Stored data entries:

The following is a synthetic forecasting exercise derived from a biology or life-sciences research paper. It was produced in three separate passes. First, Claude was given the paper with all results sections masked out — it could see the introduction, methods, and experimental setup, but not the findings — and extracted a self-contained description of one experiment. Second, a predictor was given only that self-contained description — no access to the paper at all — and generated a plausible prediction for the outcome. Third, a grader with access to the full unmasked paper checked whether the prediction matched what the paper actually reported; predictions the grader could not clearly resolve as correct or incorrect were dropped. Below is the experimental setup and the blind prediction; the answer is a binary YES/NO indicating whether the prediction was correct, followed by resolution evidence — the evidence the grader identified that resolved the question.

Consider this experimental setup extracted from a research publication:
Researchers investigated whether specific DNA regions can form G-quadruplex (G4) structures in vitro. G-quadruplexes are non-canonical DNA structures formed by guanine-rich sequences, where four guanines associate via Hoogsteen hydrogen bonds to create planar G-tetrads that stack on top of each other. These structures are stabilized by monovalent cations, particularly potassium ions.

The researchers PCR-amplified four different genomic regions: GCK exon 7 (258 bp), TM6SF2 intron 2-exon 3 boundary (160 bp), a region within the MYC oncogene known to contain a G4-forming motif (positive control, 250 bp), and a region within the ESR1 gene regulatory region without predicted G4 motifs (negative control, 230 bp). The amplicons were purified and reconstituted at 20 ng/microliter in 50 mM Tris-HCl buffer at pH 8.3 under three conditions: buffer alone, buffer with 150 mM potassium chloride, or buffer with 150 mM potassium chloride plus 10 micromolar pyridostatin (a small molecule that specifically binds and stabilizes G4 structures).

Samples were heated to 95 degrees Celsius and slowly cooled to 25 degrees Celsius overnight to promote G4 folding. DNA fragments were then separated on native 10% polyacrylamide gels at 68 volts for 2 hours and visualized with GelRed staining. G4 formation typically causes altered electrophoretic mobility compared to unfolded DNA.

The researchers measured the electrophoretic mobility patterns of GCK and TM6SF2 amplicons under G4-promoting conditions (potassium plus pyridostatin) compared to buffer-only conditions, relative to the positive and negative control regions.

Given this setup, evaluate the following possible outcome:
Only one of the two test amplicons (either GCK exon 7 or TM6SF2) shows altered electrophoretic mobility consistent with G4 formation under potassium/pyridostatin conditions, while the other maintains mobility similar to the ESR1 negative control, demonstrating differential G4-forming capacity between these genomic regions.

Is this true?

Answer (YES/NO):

--

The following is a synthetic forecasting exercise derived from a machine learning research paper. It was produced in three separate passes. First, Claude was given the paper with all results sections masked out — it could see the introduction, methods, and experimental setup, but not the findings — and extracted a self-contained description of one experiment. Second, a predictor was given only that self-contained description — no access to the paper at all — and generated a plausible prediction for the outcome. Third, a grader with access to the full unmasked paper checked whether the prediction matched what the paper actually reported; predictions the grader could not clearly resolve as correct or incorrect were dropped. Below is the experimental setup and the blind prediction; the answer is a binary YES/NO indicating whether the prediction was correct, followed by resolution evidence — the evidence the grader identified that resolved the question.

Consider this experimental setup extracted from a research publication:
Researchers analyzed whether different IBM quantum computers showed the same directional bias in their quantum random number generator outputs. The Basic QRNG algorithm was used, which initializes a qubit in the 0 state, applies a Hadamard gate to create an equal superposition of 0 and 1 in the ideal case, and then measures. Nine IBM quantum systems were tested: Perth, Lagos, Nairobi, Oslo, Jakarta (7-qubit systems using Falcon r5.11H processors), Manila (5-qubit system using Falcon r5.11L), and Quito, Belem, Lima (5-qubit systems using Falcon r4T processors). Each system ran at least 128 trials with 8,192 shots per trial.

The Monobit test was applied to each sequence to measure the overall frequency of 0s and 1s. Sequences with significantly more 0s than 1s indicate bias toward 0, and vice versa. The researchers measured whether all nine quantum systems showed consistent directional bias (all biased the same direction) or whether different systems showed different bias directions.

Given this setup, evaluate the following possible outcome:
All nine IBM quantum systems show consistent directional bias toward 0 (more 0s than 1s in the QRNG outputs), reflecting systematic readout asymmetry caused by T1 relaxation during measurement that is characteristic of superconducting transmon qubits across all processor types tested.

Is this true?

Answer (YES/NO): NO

> [Work request]:
Go line by line through the records above and copy each one containing "control".

> [Answer box]:
The researchers PCR-amplified four different genomic regions: GCK exon 7 (258 bp), TM6SF2 intron 2-exon 3 boundary (160 bp), a region within the MYC oncogene known to contain a G4-forming motif (positive control, 250 bp), and a region within the ESR1 gene regulatory region without predicted G4 motifs (negative control, 230 bp). The amplicons were purified and reconstituted at 20 ng/microliter in 50 mM Tris-HCl buffer at pH 8.3 under three conditions: buffer alone, buffer with 150 mM potassium chloride, or buffer with 150 mM potassium chloride plus 10 micromolar pyridostatin (a small molecule that specifically binds and stabilizes G4 structures).
The researchers measured the electrophoretic mobility patterns of GCK and TM6SF2 amplicons under G4-promoting conditions (potassium plus pyridostatin) compared to buffer-only conditions, relative to the positive and negative control regions.
Only one of the two test amplicons (either GCK exon 7 or TM6SF2) shows altered electrophoretic mobility consistent with G4 formation under potassium/pyridostatin conditions, while the other maintains mobility similar to the ESR1 negative control, demonstrating differential G4-forming capacity between these genomic regions.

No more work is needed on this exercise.